Set `driver_name` to the exact name returned by your environment’s ODBC driver list (for example from `pyodbc.drivers()`). The default port is `1025`. Use `dbc_name` when your Teradata COP / TDPID alias differs from `host`.

```toml
[connections.source.teradata]
driver_name = "Teradata Database ODBC Driver 17.20"
host = "your-teradata-host.example.com"
port = 1025
database = "tpcds"
username = "your_username"
password = "your_password"
# dbc_name = "TDPID_ALIAS"  # optional; defaults to host
```

> **Note:** Only one source connection is needed. The Snowflake target connection should point to a valid entry in your `~/.snowflake/config.toml`.

### ODBC Driver Auto-Detection

The agent automatically detects the best available ODBC driver for SQL Server connections. If no `odbc_driver` is specified in the configuration, it will prefer the newest available driver (ODBC Driver 18 > 17 > 13 > 11). If a specific driver is requested but not found, it falls back to the best available driver with a warning.
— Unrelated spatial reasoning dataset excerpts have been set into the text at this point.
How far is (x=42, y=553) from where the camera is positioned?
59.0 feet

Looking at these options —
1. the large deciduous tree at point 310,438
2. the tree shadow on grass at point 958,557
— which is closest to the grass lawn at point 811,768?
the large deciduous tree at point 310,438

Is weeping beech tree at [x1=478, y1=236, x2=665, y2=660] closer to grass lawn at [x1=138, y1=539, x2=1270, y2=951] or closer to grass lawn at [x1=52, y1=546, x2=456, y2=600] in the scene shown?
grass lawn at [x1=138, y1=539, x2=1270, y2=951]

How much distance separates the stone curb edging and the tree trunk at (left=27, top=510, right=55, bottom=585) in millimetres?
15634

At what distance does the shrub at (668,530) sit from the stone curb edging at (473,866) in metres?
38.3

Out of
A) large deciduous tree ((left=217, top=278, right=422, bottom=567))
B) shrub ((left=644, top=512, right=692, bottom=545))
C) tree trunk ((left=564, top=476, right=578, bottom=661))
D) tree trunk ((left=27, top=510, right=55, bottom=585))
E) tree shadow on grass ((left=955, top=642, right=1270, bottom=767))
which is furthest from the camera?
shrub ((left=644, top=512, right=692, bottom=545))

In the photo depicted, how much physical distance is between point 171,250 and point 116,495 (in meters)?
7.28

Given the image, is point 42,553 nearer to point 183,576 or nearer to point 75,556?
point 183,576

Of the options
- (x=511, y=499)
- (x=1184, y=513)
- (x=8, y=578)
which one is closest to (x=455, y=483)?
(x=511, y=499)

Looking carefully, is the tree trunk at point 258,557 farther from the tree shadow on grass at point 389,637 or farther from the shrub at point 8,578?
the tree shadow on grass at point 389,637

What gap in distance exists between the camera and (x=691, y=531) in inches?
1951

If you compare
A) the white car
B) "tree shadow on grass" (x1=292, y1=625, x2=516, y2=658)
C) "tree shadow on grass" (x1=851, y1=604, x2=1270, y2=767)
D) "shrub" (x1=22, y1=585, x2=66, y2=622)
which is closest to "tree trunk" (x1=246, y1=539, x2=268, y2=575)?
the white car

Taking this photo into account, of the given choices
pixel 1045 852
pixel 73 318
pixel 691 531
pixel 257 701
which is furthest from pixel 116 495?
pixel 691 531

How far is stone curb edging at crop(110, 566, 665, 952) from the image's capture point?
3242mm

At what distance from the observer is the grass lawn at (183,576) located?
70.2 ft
To manually specify a driver:

```toml
[connections.source.sqlserver]
odbc_driver = "ODBC Driver 17 for SQL Server"
```

### ODBC Encryption (SQL Server)

The `encrypt` and `trust_server_certificate` parameters are optional. By default, they are omitted from the connection string, allowing the ODBC driver to use its default behavior:

- **ODBC Driver 17 and below**: Encryption is disabled by default.
- **ODBC Driver 18 and above**: Encryption is mandatory by default.

```toml
[connections.source.sqlserver]
username = "sa"
password = "mypassword"
database = "mydb"
host = "my-server.example.com"
port = 1433
encrypt = true
trust_server_certificate = false
```

For development environments or SQL Servers without encryption support, either omit the encryption parameters or set `encrypt = false`.